自賠責と任意保険
1 自賠責について
⑴ 最低限の補償をする自賠責
自賠責(自動車損害賠償責任保険)は、法律によって、全ての自動車(原動機付自転車を含む)に加入が義務付けられています。
もし交通事故が起きた時、資力のない加害者が保険に未加入であれば、被害者は賠償を受けることができません。
そこで自賠責の制度は、資力のない加害者から賠償を受けられないといった被害者の泣き寝入りを防ぎ、交通事故の被害者に最低限の補償をするために強制加入の保険として作られました。
⑵ 自賠責保険の補償範囲
上記のように自賠責は被害者に最低限の補償をするための保険であるため、自賠責は人的な損害(ケガの治療費や慰謝料など)のみを補償対象とし、物的な損害(車の修理費など)には自賠責から保険金は支払われません。

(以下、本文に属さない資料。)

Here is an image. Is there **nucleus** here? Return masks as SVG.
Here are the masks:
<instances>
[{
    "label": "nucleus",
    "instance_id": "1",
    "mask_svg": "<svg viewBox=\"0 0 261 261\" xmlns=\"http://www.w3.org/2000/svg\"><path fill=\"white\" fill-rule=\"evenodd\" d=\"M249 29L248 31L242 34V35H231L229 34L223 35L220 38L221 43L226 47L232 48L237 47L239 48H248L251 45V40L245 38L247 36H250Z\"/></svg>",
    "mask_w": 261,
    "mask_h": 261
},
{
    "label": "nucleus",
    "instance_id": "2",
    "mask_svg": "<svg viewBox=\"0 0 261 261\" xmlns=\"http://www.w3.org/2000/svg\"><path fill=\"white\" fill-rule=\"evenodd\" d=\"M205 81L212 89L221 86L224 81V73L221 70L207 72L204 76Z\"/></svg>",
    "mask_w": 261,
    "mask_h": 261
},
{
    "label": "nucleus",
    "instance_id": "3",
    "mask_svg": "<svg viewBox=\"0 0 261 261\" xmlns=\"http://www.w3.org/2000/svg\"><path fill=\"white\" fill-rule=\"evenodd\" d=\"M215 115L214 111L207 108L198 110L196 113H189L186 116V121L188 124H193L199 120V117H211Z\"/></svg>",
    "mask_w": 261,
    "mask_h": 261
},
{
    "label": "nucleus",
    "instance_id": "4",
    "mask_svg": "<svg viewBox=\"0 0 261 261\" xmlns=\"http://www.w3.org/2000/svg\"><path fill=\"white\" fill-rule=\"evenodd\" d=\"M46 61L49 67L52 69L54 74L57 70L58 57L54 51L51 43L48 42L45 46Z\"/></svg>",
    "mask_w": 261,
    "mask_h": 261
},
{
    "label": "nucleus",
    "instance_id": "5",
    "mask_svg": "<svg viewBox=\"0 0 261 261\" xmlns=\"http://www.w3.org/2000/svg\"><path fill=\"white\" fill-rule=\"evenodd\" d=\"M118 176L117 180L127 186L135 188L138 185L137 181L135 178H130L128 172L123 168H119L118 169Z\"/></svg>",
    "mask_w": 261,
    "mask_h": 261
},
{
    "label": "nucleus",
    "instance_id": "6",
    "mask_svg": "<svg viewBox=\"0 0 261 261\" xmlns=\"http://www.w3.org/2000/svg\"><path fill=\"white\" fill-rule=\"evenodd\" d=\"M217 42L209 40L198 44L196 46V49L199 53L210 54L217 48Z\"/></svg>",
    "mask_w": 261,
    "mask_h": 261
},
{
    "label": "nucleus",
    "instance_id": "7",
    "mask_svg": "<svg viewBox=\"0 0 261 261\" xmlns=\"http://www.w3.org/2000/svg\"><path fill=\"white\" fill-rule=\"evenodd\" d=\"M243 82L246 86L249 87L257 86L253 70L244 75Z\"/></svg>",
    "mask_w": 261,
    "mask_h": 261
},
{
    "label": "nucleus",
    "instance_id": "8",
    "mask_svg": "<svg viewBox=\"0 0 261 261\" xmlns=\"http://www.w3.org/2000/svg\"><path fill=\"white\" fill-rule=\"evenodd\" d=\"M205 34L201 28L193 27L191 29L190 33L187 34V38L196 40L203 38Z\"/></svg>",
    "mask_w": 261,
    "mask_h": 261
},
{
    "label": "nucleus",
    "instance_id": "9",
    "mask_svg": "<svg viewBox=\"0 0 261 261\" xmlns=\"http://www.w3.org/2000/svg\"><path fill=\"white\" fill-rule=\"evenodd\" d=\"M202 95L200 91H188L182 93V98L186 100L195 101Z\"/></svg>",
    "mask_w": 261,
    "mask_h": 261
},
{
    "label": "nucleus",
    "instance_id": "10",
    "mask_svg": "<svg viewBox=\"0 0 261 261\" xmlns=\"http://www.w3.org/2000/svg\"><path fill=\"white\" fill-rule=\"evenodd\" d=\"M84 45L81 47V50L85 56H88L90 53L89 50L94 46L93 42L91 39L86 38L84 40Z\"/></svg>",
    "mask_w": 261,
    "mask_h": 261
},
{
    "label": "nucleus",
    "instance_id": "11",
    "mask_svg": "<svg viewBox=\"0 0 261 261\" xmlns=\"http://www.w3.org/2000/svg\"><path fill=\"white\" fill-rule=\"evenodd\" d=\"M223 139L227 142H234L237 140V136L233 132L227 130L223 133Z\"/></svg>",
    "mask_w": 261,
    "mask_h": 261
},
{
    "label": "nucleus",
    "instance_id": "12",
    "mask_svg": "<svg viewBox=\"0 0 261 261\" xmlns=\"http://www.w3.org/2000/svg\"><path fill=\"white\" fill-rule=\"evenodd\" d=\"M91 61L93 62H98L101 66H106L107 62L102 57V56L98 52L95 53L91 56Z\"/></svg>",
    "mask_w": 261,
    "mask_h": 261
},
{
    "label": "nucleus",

そして、人的な損害についても、支払の限度額が定められています。
具体的には、治療費、休業補償、入通院慰謝料等が合わせて120万円まで、後遺障害による損害(慰謝料、逸失利益を含む)が4000万円まで(常時介護が必要な場合)、死亡による損害(葬祭費、慰謝料、逸失利益を含む)が3000万円までです。
2 任意保険について
⑴ 不足分をカバーする任意保険
任意保険とは、自賠責に追加して自分の意思で加入する保険です。
東京海上日動火災保険、損保ジャパン日本興亜、SBI損保などの民間の損害保険会社が保険サービスを提供しています。
自動車を運転する人の大多数が自賠責保険だけではなく任意保険にも加入しています。
任意保険は、自賠責だけでは被害者の損害額を支払い切れない場合に不足部分を支払います。
保険会社が提示する賠償金の額をめぐって弁護士に相談する場合、賠償額を提示してくる相手方の保険会社は、主にこの任意保険会社です。
⑵ 任意保険の種類
任意保険は、どのような損害を補償するかによってさまざまな契約の形態があり、これらが組み合わされて販売されています。
主なものを挙げると、他人を死傷させたり、物を壊したりした場合に適用される「対人・対物賠償保険」、契約車に乗っている人が死傷した場合に適用される「搭乗者傷害保険」や「人身傷害保険」、単独事故や相手に責任がない事故に適用される「自損事故保険」、相手が保険に加入していない場合や、加入していても補償額が少ない場合に適用される「無保険車傷害保険」、自分の車の損害を補償する「車両保険」があります。
3 自賠責への請求の方法
⑴ 一括対応
通常の交通事故では、相手の任意保険会社が窓口となって、本来的に自賠責保険が負担する分も任意保険がまとめて保険金を被害者に支払う「一括払い」という手続きが一般的です。
「一括払い」の場合、任意の保険会社は、いったん、自賠責保険が負担する分を立替えて支払い、後から、立て替えた分を自賠責の保険会社から受け取ることになります。
この一括払いは、任意保険の対象外の事故である場合は使えません。
⑵ 被害者請求
一方、被害者の方から自賠責に直接請求する方法もあります。
請求を受けた自賠責の保険会社は、自賠責損害調査事務所という公的な機関に調査を依頼し、審査の結果、支払額が決定されます。
参考リンク:損害保険料率算出機構・当機構で行う損害調査
一括払いの手続きをしていたが、任意の保険会社との示談交渉が長引きそうで、生活資金に余裕がない場合には、先に自賠責に被害者請求をして、早期に自賠責の保険金支払いを受けるのが得策と言えます。